BALTIMORE - JANUARY 17:  U.S. President-elect Barack Obama addresses a rally with 40,000 people at the War Memorial Plaza January 17, 2009 in Baltimore, Maryland. Obama, Vice President-elect Joe Biden and their families traveled by train to Washington for a whistle-stop tour before Tuesday's inaugural ceremony.  (Photo by Chip Somodevilla/Getty Images)

BALTIMORE - JANUARY 17: U.S. President-elect Barack Obama addresses a rally with 40,000 people at the War Memorial Plaza January 17, 2009 in Baltimore, Maryland. Obama, Vice President-elect Joe Biden and their families traveled by train to Washington for a whistle-stop tour before Tuesday's inaugural ceremony. (Photo by Chip Somodevilla/Getty Images)

On Jan. 7, terrorist with links to Al-Qaeda attacked the offices of a French satirical magazine Charlie Hebdo. Many world leaders flocked to Paris to show their support for the French government and the French people in their time of need. Unfortunately, top members of the United States government refrained from attending this show of global solidarity in the face of violent radicalism. Oddly enough many on the left seem quite comfortable with continuing to support this notion that the Paris attacks are the fault of George W. Bush.

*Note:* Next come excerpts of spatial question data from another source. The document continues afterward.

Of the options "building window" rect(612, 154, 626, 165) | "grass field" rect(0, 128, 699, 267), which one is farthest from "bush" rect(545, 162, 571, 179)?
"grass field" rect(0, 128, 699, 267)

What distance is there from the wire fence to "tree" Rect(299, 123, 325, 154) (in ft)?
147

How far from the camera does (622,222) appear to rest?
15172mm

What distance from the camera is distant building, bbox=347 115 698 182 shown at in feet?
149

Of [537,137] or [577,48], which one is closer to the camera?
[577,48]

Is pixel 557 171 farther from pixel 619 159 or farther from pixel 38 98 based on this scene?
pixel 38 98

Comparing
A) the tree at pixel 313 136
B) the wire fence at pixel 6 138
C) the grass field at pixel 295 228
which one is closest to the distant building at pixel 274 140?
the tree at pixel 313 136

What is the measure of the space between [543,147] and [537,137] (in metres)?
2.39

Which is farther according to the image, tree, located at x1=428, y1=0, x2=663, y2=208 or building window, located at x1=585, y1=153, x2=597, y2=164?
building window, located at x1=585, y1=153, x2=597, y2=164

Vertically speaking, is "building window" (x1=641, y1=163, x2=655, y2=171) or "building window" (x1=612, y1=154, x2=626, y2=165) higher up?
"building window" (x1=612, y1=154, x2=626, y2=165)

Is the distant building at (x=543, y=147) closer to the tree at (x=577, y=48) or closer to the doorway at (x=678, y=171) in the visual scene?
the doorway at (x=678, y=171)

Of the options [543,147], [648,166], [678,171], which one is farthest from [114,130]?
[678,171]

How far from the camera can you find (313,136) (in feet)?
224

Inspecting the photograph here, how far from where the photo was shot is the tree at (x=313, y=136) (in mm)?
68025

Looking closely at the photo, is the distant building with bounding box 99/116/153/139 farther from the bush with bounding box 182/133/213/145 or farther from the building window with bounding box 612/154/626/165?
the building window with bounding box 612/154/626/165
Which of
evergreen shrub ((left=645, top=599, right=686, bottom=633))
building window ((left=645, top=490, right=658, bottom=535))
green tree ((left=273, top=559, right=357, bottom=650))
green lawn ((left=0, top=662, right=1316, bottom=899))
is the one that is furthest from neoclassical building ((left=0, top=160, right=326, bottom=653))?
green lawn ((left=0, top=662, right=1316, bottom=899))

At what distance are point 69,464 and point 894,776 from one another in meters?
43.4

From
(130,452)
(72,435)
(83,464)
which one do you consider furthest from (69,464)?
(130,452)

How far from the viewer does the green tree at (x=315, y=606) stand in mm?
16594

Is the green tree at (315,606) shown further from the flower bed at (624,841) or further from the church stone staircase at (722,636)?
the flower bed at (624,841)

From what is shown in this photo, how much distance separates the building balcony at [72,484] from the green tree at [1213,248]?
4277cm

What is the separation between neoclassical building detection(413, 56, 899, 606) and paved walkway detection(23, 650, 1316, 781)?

This belief is flawed for many reasons. Bush has been out of office for six years now, meaning he is not responsible for the recent developments within the War on Terror. Drone strikes carried out by the Obama administration have been just as dangerous, if not more dangerous in causing widespread hatred against the West in comparison to the Wars in Iraq and Afghanistan. The Wars in Iraq and Afghanistan have at least carried a certain amount of rhetoric of humanitarian relief and nation building along with them. Drone strikes are in many ways indefensibly weapons of death and destruction, with no redeeming qualities in the eyes of the Muslim world. The group claiming responsibility for these attacks is a branch of Al-Qaeda based out of Yemen. It is no coincidence that Yemen is the site of many deadly drone strikes carried out by the Obama administration. These strikes in Yemen have created not only enormous amounts of anti-Western sentiment, but also a great deal of anti-Obama sentiment.

Many argue that Obama showing support for a magazine with insulting imagery toward Muslims would hurt his reputation with Muslims in the United States and abroad. While it is important for the President to indicate that not all Muslims are violent radicals, it is equally important for the President, as head of state, to show support for American allies. Bush understood that a fine line existed between these two policies, of being overly reactionary and doing nothing, and often was forced to tread it carefully.

Democrats find it easy to claim that it is Bush’s fault for the attacks against Charlie Hebdo, yet fail to place any of the blame on President Obama. Obama’s refusal to send any high ranking American officials to Paris during the “Je Suis Charlie” demonstrations clearly shows that he is not only not willing to clean up his mess, but also not able to recognize it. This is a huge problem, especially when many in the world look to the United States as a leader in the War on Terrorism.